Condor updates an espionage classic for a contemporary audience, and in “What Loneliness” delivers a compelling spy thriller with lots of potential.

This review contains spoilers for the Condor premiere episode, “What Loneliness”.


Okay, let me get this straight. First, in 1974, was the novel Six Days of the Condor, by James Grady. Then, in 1975, was the movie by Sydney Pollack, titled Three Days of the Condor. Three days were presumably lost in translation. And now, in 2018 and airing on Audience, is Condor, which doesn’t specify the length of time we have to endure the Condor at all. Perhaps the show’s creators, Todd Katzberg and Jason Smilovic, wanted to leave plenty of room for a Condor of indeterminate length.

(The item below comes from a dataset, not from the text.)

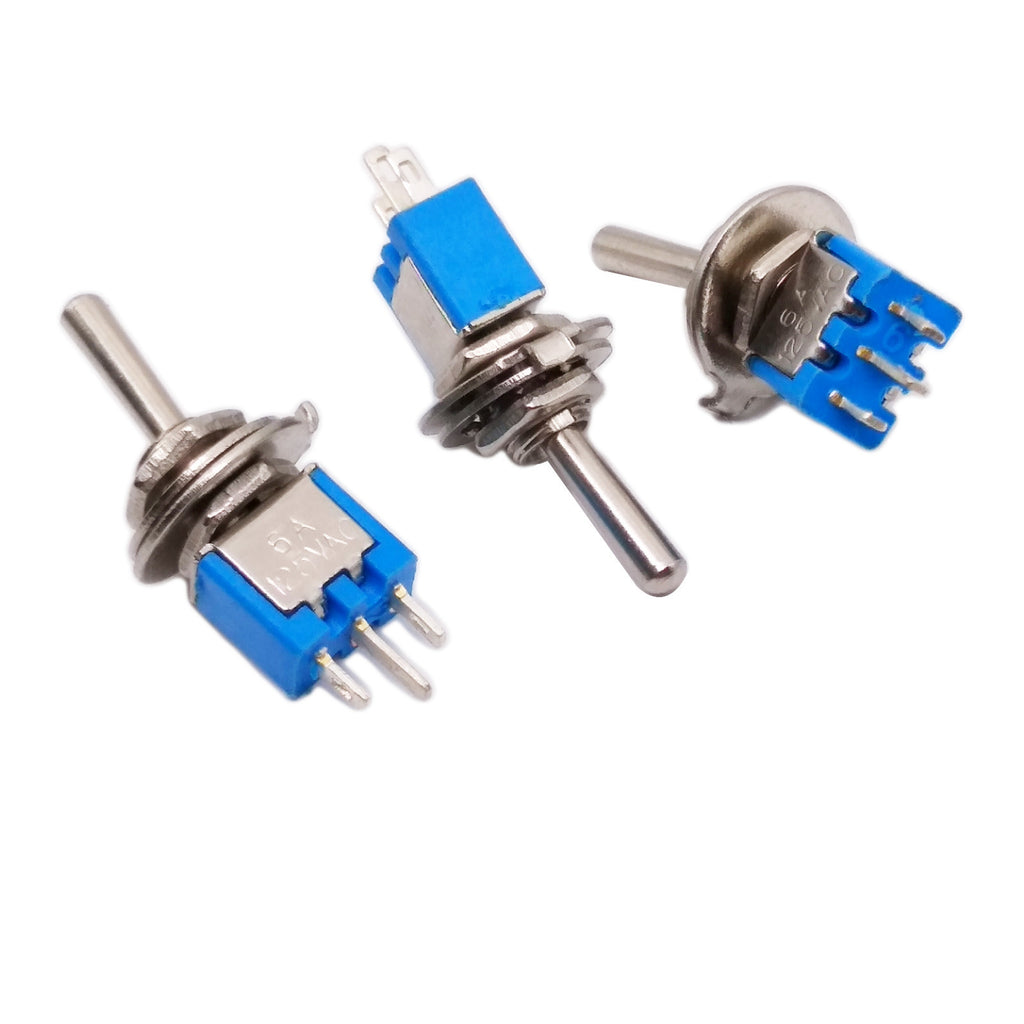 US Stock 20pcs Blue Mini SPDT Guitar Toggle Switch ON-ON DIY SMTS-102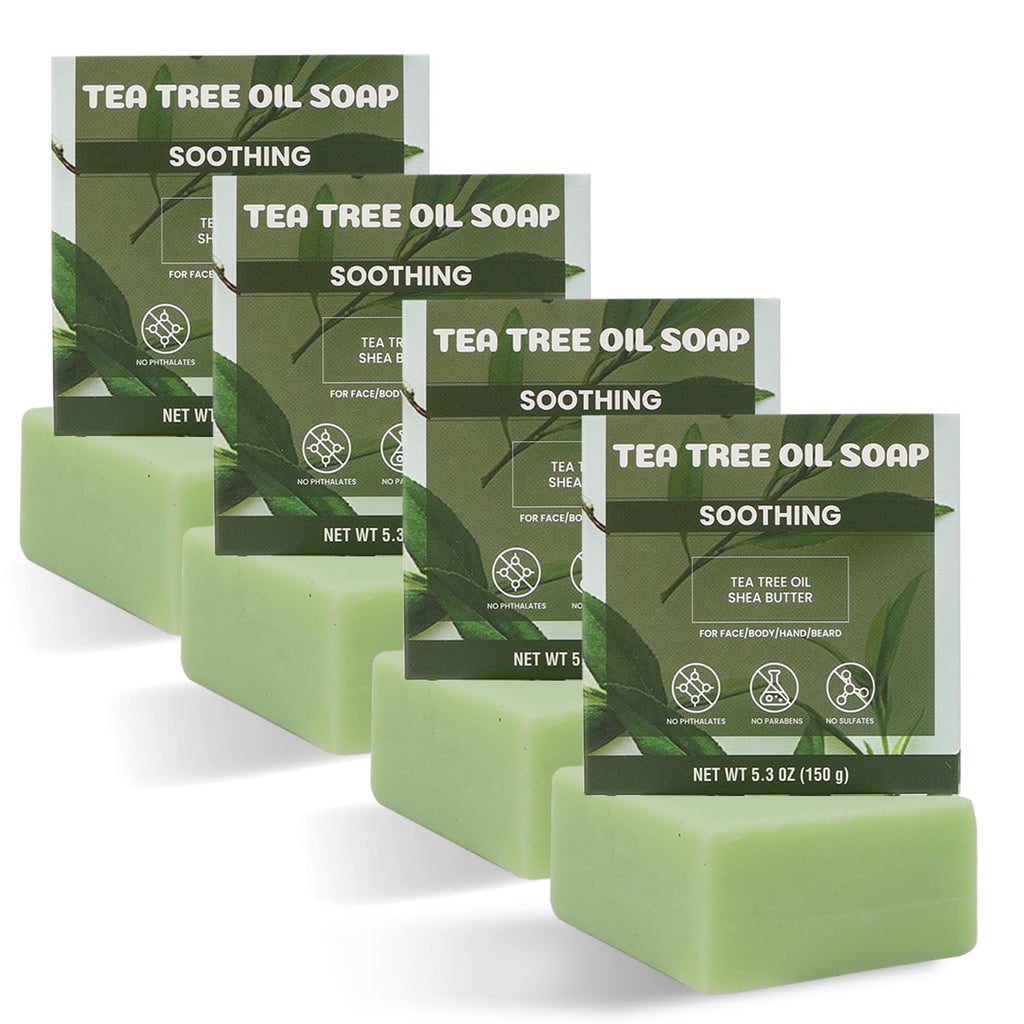 Rinse & Robust Tea Tree Oil Soap Bar Set for Men — 4 x 5.3 oz, Handmade with Shea Butter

It’s an adaptation of an adaptation, then; in this version, the hero is Joe Turner (Max Irons, son of Jeremy and Sinead Cusack, a half-Englishman-half-Irishman playing an American), an idealistic tech-bro working for a low-key branch of the CIA that writes code and other such toys that are designed to sniff out terrorists abroad. One of them, written by Turner himself, is an algorithm built to assess the employees of potential terror targets in Middle Eastern hotbeds.

At the start of the Condor premiere, “What Loneliness”, Turner is informed that not only is his brainchild suddenly in use by the American government, but the surveilling eye has been turned on the U.S. itself. It flags a Saudi-born American as being 12% terrorist, so when he detours on his way to work at a football stadium in order to pick up a mysterious package, Turner is summoned before the bigwigs to make a decision: Kill this guy who has an 88% chance of being completely innocent, or leave him alone and potentially allow the deaths of 80,000 American souls via a weaponised plague.

Present at this meeting is Joe’s mentor and uncle, Bob Partridge (William Hurt), and the deputy director (Bob Balaban) of the CIA, both of whom would rather shoot first and ask questions later. This, needless to say, does not mesh well with Turner’s beliefs about civil liberties. Long story short, he wants no part in the fiasco. Turns out the guy was a terrorist after all.

It also turns out, later, that the whole thing was a false-flag operation engineered for geopolitical sway and financial gain, in a scheme that involves Brendan Fraser as an impeccable mild-mannered Company stooge. When Turner’s division discovers this, they’re marked for liquidation, and Turner only narrowly escapes the hit squad and takes shelter at the home of the Tinder date he walked home the previous evening. (Another long story.)

This is all way better than I’m making it sound. Irons is believably green in the lead role, and he’s surrounded by game talent. The core story is a classic paranoia-fuelled espionage thriller, but it has been reliably updated here, tuned into contemporary anxieties and moving a brisk enough pace that you never bother to stop and ask questions about the plot, which has clearly had its gears greased in order to smooth things along.

We’re only one episode into a ten-episode season, so it’s impossible to say yet whether Condor will soar, but thus far it has managed to take flight quickly and easily, gliding along on contemporary currents.  That it’s playing on a network only accessible to particular satellite subscribers will inevitably hurt it, but with the exact duration of the hero’s escape from a corrupt espionage establishment having been left open-ended, there’s every chance that Condor will get to take to the air more than once.